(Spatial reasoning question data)
^^^^^^^^
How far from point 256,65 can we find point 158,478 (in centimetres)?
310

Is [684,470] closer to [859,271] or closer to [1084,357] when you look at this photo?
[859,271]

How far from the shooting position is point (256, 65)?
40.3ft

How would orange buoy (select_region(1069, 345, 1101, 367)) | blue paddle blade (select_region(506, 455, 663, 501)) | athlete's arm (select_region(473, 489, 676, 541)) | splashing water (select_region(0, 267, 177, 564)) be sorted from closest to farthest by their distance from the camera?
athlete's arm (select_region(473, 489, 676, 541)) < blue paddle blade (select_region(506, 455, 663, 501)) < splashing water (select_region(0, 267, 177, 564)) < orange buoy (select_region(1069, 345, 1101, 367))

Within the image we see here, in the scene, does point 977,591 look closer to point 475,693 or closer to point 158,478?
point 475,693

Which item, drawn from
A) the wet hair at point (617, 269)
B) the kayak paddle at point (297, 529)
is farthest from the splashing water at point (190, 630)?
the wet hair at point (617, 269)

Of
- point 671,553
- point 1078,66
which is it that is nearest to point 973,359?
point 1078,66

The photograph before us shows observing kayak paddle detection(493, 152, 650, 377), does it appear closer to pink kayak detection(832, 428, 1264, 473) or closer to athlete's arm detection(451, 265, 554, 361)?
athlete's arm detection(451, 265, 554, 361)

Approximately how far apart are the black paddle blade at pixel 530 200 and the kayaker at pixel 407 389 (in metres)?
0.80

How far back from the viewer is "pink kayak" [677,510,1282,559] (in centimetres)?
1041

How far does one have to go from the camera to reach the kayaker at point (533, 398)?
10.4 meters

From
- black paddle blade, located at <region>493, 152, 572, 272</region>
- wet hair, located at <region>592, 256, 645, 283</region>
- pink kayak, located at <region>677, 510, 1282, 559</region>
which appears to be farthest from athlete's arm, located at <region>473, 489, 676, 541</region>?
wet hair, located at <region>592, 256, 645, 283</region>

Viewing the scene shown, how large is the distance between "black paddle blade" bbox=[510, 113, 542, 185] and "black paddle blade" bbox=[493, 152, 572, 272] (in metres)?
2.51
^^^^^^^^
What you are asked to do → Copy every line verbatim.

Exercise output →
How far from point 256,65 can we find point 158,478 (in centimetres)?
310

Is [684,470] closer to [859,271] or closer to [1084,357] when you look at this photo?
[859,271]

How far from the shooting position is point (256, 65)?
40.3ft

How would orange buoy (select_region(1069, 345, 1101, 367)) | blue paddle blade (select_region(506, 455, 663, 501)) | athlete's arm (select_region(473, 489, 676, 541)) | splashing water (select_region(0, 267, 177, 564)) be sorted from closest to farthest by their distance from the camera?
athlete's arm (select_region(473, 489, 676, 541)) < blue paddle blade (select_region(506, 455, 663, 501)) < splashing water (select_region(0, 267, 177, 564)) < orange buoy (select_region(1069, 345, 1101, 367))

Within the image we see here, in the scene, does point 977,591 look closer to point 475,693 or closer to point 158,478?
point 475,693

Which item, drawn from
A) the wet hair at point (617, 269)
B) the kayak paddle at point (297, 529)
is farthest from the splashing water at point (190, 630)?
the wet hair at point (617, 269)

Of
- point 671,553
- point 1078,66
which is it that is nearest to point 973,359?
point 1078,66

The photograph before us shows observing kayak paddle detection(493, 152, 650, 377), does it appear closer to pink kayak detection(832, 428, 1264, 473) or closer to athlete's arm detection(451, 265, 554, 361)?
athlete's arm detection(451, 265, 554, 361)

Approximately how far apart are the black paddle blade at pixel 530 200 and the kayaker at pixel 407 389 (in metres)?
0.80

How far back from the viewer is "pink kayak" [677,510,1282,559] (in centimetres)?
1041

How far does one have to go from the camera to reach the kayaker at point (533, 398)?
10.4 meters

From
- black paddle blade, located at <region>493, 152, 572, 272</region>
- wet hair, located at <region>592, 256, 645, 283</region>
- pink kayak, located at <region>677, 510, 1282, 559</region>
which appears to be farthest from athlete's arm, located at <region>473, 489, 676, 541</region>?
wet hair, located at <region>592, 256, 645, 283</region>

Viewing the scene shown, how large is the distance between "black paddle blade" bbox=[510, 113, 542, 185] and "black paddle blade" bbox=[493, 152, 572, 272] (in metres)?
2.51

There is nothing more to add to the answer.